I was featured in a recent Legal Services Commission (LSC) press release promoting the LSC's training grants scheme ('Nearly £3 million available to train the next generation of legal aid solicitors').
I was cited as an example of someone who benefited from the scheme and who was able to secure a training contract with a highly-regarded specialist firm as a result - a firm at which I continue to work and at which, the LSC was keen to point out, my work has recently been recognised with a nomination for a Young Legal Aid Lawyer of the Year award.
The LSC training grant scheme is one of the few LSC policy successes in recent years and so, on one level, I was glad to hear that it is being continued.
However, there is no point holding me up as an example of one of the scheme's success stories whilst simultaneously pushing through a package of reforms which will, from October 2007, make it impossible for me to continue to carry out the specialist casework that has led to my nomination.
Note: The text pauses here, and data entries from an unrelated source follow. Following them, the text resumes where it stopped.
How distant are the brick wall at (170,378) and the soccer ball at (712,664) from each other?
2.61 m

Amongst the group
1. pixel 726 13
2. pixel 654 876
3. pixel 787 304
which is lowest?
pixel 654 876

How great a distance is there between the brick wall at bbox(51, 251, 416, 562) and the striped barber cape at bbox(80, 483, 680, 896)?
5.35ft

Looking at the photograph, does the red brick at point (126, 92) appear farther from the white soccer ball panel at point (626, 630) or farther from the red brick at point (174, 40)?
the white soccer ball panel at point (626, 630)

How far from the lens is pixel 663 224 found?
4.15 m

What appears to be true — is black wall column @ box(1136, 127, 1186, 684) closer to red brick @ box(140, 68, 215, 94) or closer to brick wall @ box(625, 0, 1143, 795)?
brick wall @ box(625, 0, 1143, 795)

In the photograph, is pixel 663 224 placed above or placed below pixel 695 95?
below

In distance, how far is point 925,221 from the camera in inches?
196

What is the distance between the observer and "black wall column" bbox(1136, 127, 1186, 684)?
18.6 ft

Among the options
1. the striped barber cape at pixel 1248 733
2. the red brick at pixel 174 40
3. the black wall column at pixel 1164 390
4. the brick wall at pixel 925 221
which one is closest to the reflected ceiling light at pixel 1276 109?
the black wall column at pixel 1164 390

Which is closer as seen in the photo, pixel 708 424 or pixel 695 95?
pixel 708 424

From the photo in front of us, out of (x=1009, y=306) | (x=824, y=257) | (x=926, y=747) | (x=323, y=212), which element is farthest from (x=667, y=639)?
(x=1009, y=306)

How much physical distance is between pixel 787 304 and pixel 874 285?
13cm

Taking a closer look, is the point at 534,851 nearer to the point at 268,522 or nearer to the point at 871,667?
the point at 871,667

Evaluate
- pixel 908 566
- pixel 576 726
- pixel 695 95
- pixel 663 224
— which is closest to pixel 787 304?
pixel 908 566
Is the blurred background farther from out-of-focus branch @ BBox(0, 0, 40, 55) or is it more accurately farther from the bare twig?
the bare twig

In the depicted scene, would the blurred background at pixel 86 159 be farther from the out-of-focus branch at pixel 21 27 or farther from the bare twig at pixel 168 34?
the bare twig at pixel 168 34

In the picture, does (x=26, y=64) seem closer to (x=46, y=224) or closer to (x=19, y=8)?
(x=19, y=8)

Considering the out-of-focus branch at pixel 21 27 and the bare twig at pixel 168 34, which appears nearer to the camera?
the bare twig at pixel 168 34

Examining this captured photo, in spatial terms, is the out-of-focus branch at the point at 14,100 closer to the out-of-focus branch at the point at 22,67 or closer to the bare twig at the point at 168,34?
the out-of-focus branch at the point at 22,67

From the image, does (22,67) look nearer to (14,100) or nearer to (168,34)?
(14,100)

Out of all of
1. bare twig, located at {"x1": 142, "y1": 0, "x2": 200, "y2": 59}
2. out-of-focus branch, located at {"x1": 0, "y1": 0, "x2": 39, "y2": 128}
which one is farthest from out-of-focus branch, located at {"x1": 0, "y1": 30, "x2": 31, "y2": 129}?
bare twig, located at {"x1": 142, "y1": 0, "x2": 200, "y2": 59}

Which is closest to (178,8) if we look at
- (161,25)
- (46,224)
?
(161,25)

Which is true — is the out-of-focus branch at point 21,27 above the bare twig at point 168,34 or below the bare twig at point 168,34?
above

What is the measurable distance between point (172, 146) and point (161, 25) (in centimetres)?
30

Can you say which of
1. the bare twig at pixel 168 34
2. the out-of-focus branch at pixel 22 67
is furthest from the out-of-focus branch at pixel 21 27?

It will be impossible because, from October 2007, my firm faces a pay-cut of over 50% for all Legal Help work and will, from that point, be paid the same amount per case for the work that I carry out as an unqualified CLS Direct adviser working in a call centre on £16,000 per annum.
If the LSC wants a new generation of talented legal aid lawyers, there is no point luring them into legal aid with training grants if, on qualification, the dumbing-down of legal aid means that their specialist skills will go to waste.